Этот конфликт явно неспровоцированный, абсолютно безосновательный, приведший к многочисленным военным преступлениям. И Украина всегда говорит о том, что это не только вопрос Украины, это вопрос мира. И сейчас потенциальные страны-агрессоры смотрят на этот конфликт и ждут, чем он закончится. Если международное сообщество не сможет наказать агрессора, это откроет ящик Пандоры и на следующий день, как только будет принято решение о невозможности создания этого механизма, по всему миру начнутся другие конфликты.
– Вы несколько раз упоминали геноцид. Почему международное сообщество боится называть происходящее геноцидом?
– Мы заинтересованы в том, чтобы преследовать за геноцид, в международных судах. Ибо субъектами являются главы стран, которые отдавали приказы. При этом мы понимаем, что любой суд будет опираться на существующую практику. Практика невелика по геноциду. И практика упирается исключительно в физическое уничтожение и оно должно быть значительным. Всегда перед глазами Руанда или Сребреница. Мы стараемся продвигать более широкое понятие геноцида, продвигаемое Рафалом Лемкиным. Он говорил о том, что уничтожение не обязательно физическое. Это может быть уничтожение некоторых атрибутов нации. Это то, что делают россияне, чтобы Украина перестала существовать, то есть люди будут, но они будут частью другой нации.

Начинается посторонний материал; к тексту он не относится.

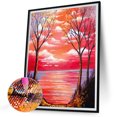 thumbnail image 2 of Diamond Painting 5D DIY Kit de paisaje de taladro redondo completo Decoración del hogar (QQ692) Hugtrwg Para estrenar, 2 of 9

Такой подход достаточно осторожно воспринимают международные партнеры, сравнивая количество погибших в количестве украинцев в целом. Здесь важный момент – речь не идет о том, что в Украине не совершаются преступления. Вопрос в том, как это квалифицировать, является ли это геноцидом или военными преступлениями. Здесь крайне важно доказать намерение уничтожить всю национальную группу или ее значительную часть – именно это отличает геноцид от военных преступлений, наличие такого умысла. Для нас это очевидно, ведь россияне сами об этом говорят.
Есть еще такое понятие как "культурный геноцид", но его нет в Конвенции, опять же, потому что есть разный опыт разных стран-колонизаторов. Это также вопрос, который, вероятно, в свое время помешал криминализировать культурный геноцид. Поэтому мы рассматриваем и варианты, как доказать факт геноцида в определенных населенных пунктах, где агрессор массово уничтожал местное население.
При этом важно отметить, что наказание высшего руководства России за преступления против человечности не будет более мягким. Нет, там тоже вполне хватит на пожизненное, по моему мнению. Но здесь очень важно доказать, что это геноцид – это будет своеобразная точка во взаимоотношениях Украины и России.